The Summer Without Men
by Siri Hustvedt
Mia Frederickson, a fifty-something poet, has been asked for a break in their marriage by her husband of thirty years, as he takes up with a younger model whom Mia dubs ‘the Pause’. This totally unexpected announcement tips Mia over the edge and she has a serious mental breakdown.
Mia returns to the Minnesota town where she grew up to recuperate. She rents a house for the summer allowing her to spend time with her mother and her mother’s widowed friends in their retirement home. She teaches a poetry class to a group of pubescent girls whom she nicknames ‘the Coven’ and she befriends her neighbour, Lola, a young mother of two with a rather ineffectual husband.

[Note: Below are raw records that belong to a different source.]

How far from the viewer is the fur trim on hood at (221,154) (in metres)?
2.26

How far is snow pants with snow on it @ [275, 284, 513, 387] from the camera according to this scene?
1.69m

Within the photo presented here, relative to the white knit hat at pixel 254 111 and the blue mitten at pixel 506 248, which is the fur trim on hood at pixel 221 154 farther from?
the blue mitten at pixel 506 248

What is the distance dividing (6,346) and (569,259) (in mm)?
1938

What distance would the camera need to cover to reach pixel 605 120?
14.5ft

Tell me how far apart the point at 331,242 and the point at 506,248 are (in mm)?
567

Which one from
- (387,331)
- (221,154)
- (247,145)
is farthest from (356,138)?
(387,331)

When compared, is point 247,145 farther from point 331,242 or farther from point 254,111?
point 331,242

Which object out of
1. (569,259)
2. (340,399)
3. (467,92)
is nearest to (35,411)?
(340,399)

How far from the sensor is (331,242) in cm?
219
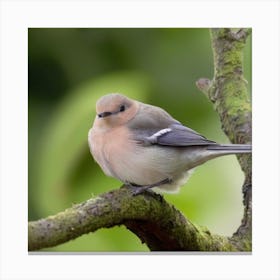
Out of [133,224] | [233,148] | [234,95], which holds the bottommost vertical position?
[133,224]

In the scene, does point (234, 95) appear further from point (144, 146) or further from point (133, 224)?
point (133, 224)

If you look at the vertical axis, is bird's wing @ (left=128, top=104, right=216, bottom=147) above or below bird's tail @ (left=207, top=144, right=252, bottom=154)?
above

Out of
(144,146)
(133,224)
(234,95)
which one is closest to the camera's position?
(133,224)

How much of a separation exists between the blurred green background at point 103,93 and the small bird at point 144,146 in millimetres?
60

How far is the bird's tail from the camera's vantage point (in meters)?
2.92

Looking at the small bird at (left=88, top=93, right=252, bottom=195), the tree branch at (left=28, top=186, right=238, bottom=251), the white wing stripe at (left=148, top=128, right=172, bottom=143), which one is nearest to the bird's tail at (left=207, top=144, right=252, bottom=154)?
the small bird at (left=88, top=93, right=252, bottom=195)

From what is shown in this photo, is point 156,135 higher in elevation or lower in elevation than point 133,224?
higher

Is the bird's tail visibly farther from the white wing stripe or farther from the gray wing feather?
the white wing stripe

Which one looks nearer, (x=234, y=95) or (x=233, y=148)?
(x=233, y=148)

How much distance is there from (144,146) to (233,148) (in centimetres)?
43

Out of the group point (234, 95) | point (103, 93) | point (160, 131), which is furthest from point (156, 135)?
point (234, 95)

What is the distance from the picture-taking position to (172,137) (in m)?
2.89

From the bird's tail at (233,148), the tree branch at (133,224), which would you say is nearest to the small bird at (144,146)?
the bird's tail at (233,148)
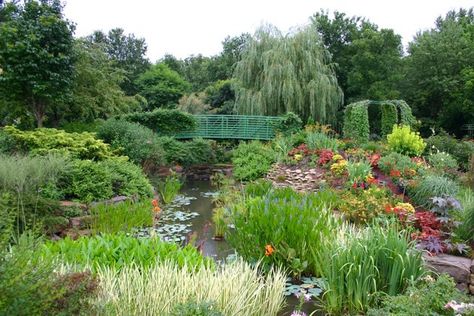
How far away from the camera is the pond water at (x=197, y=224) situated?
5.51 metres

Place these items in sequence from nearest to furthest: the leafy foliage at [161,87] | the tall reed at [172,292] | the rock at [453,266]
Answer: the tall reed at [172,292] < the rock at [453,266] < the leafy foliage at [161,87]

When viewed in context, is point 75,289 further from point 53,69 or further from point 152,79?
point 152,79

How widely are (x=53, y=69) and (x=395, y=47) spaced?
684 inches

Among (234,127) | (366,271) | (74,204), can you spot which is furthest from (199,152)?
(366,271)

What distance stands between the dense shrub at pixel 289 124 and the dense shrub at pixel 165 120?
12.2ft

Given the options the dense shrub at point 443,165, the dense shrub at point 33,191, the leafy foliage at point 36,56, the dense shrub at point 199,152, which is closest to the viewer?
the dense shrub at point 33,191

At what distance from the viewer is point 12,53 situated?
10.1m

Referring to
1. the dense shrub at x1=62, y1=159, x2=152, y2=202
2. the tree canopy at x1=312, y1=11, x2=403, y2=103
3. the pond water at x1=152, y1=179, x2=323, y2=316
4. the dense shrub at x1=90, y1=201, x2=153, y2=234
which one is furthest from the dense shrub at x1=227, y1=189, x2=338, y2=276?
the tree canopy at x1=312, y1=11, x2=403, y2=103

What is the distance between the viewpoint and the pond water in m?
5.51

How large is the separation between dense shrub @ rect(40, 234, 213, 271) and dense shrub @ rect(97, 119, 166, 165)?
7.06m

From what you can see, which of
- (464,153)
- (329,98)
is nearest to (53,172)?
(464,153)

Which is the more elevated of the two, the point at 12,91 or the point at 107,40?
the point at 107,40

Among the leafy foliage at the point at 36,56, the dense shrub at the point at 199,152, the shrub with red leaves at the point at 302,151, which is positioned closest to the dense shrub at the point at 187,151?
the dense shrub at the point at 199,152

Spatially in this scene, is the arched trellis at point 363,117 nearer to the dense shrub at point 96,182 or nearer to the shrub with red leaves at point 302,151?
the shrub with red leaves at point 302,151
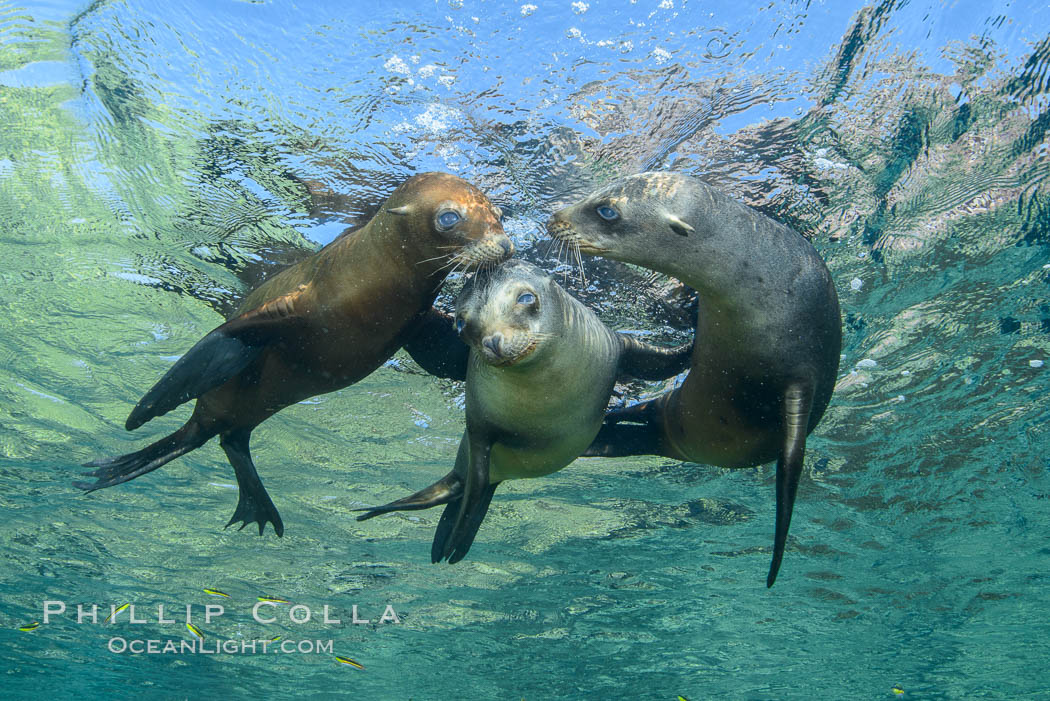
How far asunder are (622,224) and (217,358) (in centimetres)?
254

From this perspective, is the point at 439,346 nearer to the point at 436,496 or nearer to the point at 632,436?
the point at 436,496

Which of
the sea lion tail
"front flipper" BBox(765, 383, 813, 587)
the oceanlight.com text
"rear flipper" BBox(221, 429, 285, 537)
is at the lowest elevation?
the oceanlight.com text

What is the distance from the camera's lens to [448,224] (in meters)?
3.65

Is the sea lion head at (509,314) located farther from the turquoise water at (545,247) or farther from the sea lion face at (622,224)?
the turquoise water at (545,247)

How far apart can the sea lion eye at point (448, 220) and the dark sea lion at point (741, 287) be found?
507 millimetres

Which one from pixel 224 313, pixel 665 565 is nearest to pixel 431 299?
pixel 224 313

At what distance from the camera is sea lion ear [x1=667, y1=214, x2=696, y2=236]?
3523 mm

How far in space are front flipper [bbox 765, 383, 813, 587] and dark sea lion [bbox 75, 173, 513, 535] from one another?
69.6 inches

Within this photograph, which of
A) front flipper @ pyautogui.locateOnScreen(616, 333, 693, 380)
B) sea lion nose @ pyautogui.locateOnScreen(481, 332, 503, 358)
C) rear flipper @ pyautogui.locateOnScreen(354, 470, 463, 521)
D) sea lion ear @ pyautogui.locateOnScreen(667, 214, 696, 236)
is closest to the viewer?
sea lion nose @ pyautogui.locateOnScreen(481, 332, 503, 358)

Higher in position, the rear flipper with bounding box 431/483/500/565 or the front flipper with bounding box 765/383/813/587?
the front flipper with bounding box 765/383/813/587

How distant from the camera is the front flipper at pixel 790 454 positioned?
3568 mm

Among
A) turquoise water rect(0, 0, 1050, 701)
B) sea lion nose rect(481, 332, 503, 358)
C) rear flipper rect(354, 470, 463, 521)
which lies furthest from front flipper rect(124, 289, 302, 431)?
sea lion nose rect(481, 332, 503, 358)

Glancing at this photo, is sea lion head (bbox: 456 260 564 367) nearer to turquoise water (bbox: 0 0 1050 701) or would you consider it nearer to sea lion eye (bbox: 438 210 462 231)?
sea lion eye (bbox: 438 210 462 231)

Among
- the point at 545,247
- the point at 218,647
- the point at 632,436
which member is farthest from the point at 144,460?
the point at 218,647
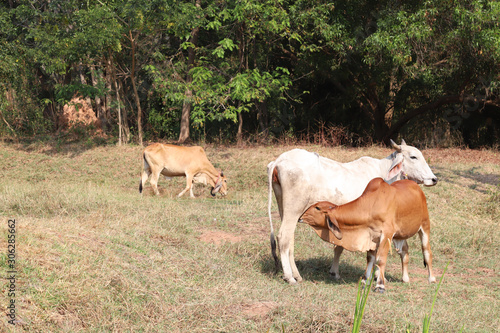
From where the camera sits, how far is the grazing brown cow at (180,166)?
1284 cm

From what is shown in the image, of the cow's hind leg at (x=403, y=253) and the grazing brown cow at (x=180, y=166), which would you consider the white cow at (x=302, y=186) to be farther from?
A: the grazing brown cow at (x=180, y=166)

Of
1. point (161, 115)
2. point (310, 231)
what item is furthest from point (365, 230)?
point (161, 115)

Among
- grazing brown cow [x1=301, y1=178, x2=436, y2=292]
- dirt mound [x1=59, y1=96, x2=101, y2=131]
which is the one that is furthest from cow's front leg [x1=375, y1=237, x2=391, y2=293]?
dirt mound [x1=59, y1=96, x2=101, y2=131]

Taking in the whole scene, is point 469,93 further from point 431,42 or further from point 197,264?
point 197,264

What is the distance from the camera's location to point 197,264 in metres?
6.05

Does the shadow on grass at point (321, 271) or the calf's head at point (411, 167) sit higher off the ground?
the calf's head at point (411, 167)

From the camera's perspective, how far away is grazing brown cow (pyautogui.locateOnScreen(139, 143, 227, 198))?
12836mm

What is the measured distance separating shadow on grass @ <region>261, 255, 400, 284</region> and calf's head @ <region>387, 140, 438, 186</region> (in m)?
1.32

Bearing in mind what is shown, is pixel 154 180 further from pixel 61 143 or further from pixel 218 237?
pixel 61 143

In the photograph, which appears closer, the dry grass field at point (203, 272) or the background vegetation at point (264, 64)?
the dry grass field at point (203, 272)

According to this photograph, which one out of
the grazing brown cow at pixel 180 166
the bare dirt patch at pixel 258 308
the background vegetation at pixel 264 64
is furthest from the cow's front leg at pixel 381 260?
the background vegetation at pixel 264 64

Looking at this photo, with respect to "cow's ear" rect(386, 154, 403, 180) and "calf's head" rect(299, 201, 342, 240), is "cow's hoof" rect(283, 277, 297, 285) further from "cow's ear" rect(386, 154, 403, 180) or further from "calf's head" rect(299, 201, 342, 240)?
"cow's ear" rect(386, 154, 403, 180)

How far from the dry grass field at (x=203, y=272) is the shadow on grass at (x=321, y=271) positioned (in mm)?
27

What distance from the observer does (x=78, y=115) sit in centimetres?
2108
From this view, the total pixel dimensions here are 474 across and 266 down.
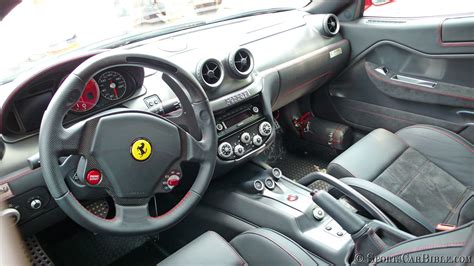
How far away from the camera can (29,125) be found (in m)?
1.37

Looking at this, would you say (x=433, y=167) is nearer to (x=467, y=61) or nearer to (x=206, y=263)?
(x=467, y=61)

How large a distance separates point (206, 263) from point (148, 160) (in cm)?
36

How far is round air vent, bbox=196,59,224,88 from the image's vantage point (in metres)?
1.71

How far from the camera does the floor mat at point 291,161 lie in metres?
2.73

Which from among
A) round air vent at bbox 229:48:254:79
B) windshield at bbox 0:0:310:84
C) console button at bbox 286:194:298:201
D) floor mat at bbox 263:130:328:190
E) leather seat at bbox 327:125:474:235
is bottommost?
floor mat at bbox 263:130:328:190

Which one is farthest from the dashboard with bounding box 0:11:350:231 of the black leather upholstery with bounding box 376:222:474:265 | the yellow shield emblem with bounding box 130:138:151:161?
the black leather upholstery with bounding box 376:222:474:265

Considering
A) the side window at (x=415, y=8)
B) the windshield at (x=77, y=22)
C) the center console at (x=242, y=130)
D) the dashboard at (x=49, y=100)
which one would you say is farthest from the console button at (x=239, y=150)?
the side window at (x=415, y=8)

One of the things I especially liked about this book is its portrayal of the generational stages of womanhood. Her time in Minnesota and the women she meets allow Mia to re-examine her own life: the old ladies facing the inevitable with stoicism and humour; the dichotomies of teenage girls’ behaviour - awkwardness/self-confidence, bitchiness/loyalty - that she urges them to express through their (sometimes pretty bad) poetry; and her observation of Lola and the loneliness and wonderfulness of new-motherhood. Mia reflects on Lola especially as she remembers her own daughter’s babyhood - that daughter who is now stuck between parents who can’t even talk to each other.
Siri Hustvedt is clever and erudite so she can’t help chucking in her knowledge of poetry and the classics but she’s also very astute and the book is laced with Mia’s acerbic humour. If your group is looking for something that will provoke debate then there’s plenty here to discuss!